Supplied passage »
• • • • • • •

Sound Event Bounding Boxes (2406.04212v1)

Published 6 Jun 2024 in eess.AS and cs.SD

Abstract: Sound event detection is the task of recognizing sounds and determining their extent (onset/offset times) within an audio clip. Existing systems commonly predict sound presence confidence in short time frames. Then, thresholding produces binary frame-level presence decisions, with the extent of individual events determined by merging consecutive positive frames. In this paper, we show that frame-level thresholding degrades the prediction of the event extent by coupling it with the system's sound presence confidence. We propose to decouple the prediction of event extent and confidence by introducing SEBBs, which format each sound event prediction as a tuple of a class type, extent, and overall confidence. We also propose a change-detection-based algorithm to convert legacy frame-level outputs into SEBBs. We find the algorithm significantly improves the performance of DCASE 2023 Challenge systems, boosting the state of the art from .644 to .686 PSDS1.

Citations (8)

View on Semantic Scholar

Summary

The paper introduces SEBBs that decouple temporal extent and confidence predictions, significantly enhancing sound event detection accuracy.
It proposes a change-detection algorithm combined with a hybrid traditional method, resulting in a PSDS increase from 0.644 to 0.703 and an F-score of 0.734.
The experimental improvements suggest practical benefits for applications like surveillance and autonomous driving, reinforcing the shift from frame-level to event-level detection.

Sound Event Bounding Boxes

The paper "Sound Event Bounding Boxes" authored by Janek Ebbers, François G. Germain, Gordon Wichern, and Jonathan Le Roux, offers a critical evolution in the domain of Sound Event Detection (SED). Presented by researchers from Mitsubishi Electric Research Laboratories, the work challenges the conventional frame-level thresholding methodologies traditionally employed in SED. The paper proposes the introduction of Sound Event Bounding Boxes (SEBBs), which, through decoupling the predictions of event extent and confidence, fundamentally alter the mechanisms and improve the accuracy of SED systems.

• • • • • • •

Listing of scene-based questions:
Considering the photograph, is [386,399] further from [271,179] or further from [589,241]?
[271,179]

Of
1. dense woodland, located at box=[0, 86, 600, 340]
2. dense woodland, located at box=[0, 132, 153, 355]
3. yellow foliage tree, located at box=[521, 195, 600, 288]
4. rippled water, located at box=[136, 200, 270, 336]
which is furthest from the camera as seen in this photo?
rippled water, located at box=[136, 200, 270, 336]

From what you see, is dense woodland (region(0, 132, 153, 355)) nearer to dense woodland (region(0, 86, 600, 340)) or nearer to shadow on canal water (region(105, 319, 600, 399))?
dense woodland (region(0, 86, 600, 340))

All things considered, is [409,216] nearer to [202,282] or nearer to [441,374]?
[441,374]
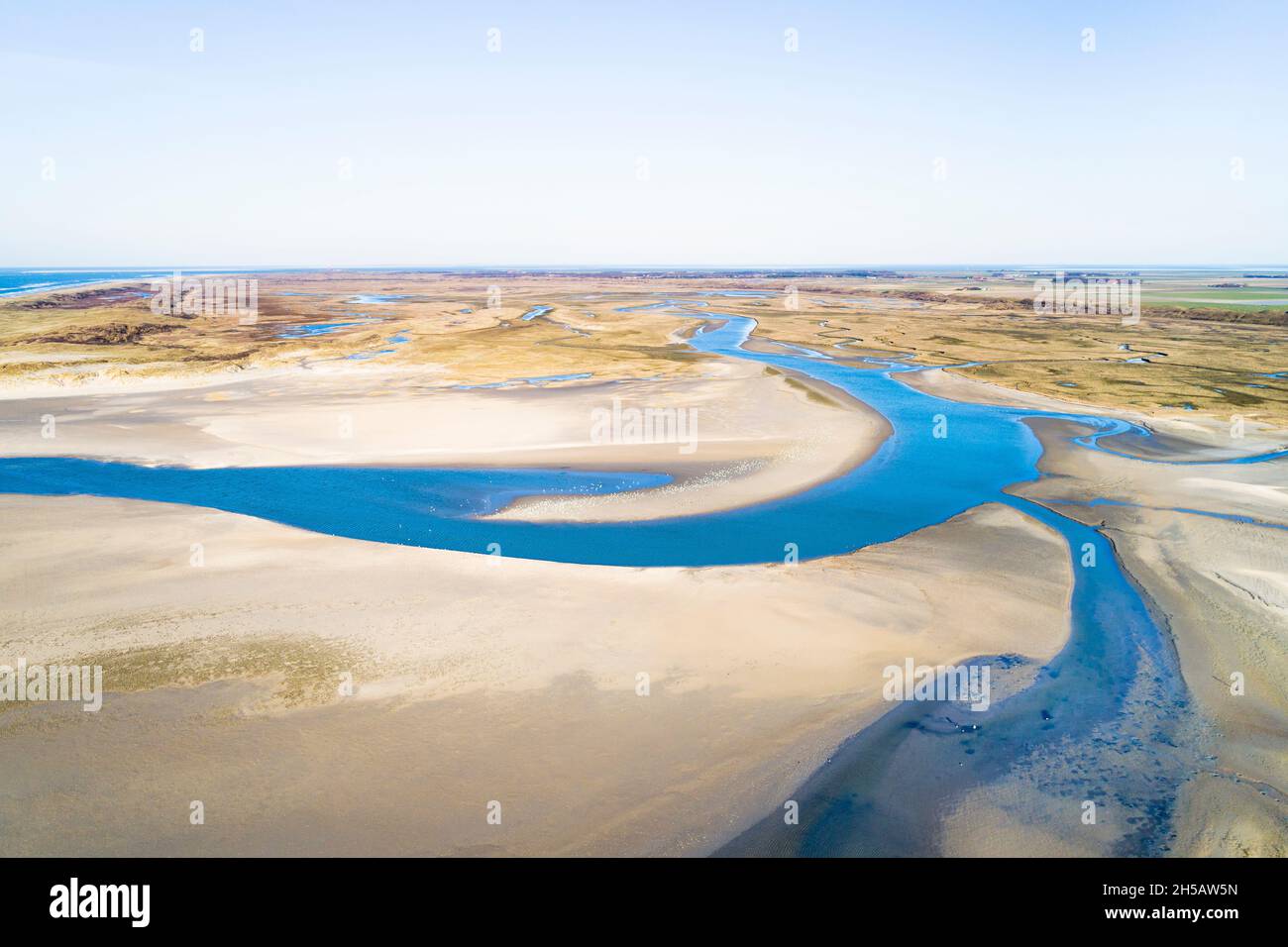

• • • • • • •

What you need to do »
(a) Please repeat the stretch of the listing from the line that contains "All things considered, is" through the end of the listing, keeping both ends and leaving out any pictures.
(b) Continue the text on sound event bounding boxes from where it stops.

Answers provided »
(a)
All things considered, is [409,216] nearer to [202,282] or nearer to [441,374]?
[441,374]

(b)
Core Contributions

The fundamental contribution of this paper lies in proposing SEBBs as a new output format for SED systems. Traditional SED methods involve predicting frame-level sound presence confidences, which are then thresholded to create binary frame-level decisions that are merged to form event predictions. However, this coupling of threshold-based event extent prediction with confidence levels has been identified as sub-optimal. The paper introduces SEBBs to completely decouple these predictions, presenting a sound event as a tuple consisting of class type, temporal extent, and confidence score.

Methodological Advancements

SEBBs:
- SEBBs format sound events as a tuple $(c_j, t_{\text{on}, j}, t_{\text{off}, j}, \overline{y}_j)$ , where $c_j$ denotes the class of the event, $t_{\text{on}, j}$ and $t_{\text{off}, j}$ denote the onset and offset times, and $\overline{y}_j$ represents the aggregated confidence score.
- This structure separates the temporal extent and confidence predictions, making event confidence thresholding independent of temporal extent predictions.
Change-Detection Algorithm:
- To transition legacy systems to output SEBBs, the authors propose a change-detection-based algorithm. This method uses delta scores involving ideal step filters to identify onsets and offsets for the events more robustly than simple thresholding methods.
- Further, a hybrid method incorporating both traditional and change-detection approaches is introduced to enhance the flexibility and applicability of SEBB prediction.

Experimental Results

The proposed methodologies were rigorously evaluated using the DCASE 2023 Challenge Task 4 dataset. The results yielded significant improvements over traditional methods:

The best-performing system under the contemporary thresholding approach scored a PSDS (Polyphonic Sound Detection Score) of 0.644. Application of the proposed SEBB methods resulted in an uplift to a PSDS of 0.703 and a corresponding F-score of 0.734.
Systems that adopted SEBBs overall showed an average improvement in PSDS by 4.1 percentage points, while F-scores improved by 3.4 percentage points.

Practical and Theoretical Implications

The implications of this research are substantial for both practical deployments of SED systems and their theoretical underpinnings:

Practical Benefits: In real-world applications such as surveillance, wildlife monitoring, and autonomous driving, the improved accuracy and robustness of SEBBs can directly translate into better system performance and reliability.
Theoretical Insights: The decoupling of event extent and confidence prediction using SEBBs addresses a crucial flaw in the traditional SED frameworks, thereby refining the theoretical models and their evaluation metrics. This work also underlines the necessity of evolving beyond frame-level methods, emphasizing event-level rigor in SED research.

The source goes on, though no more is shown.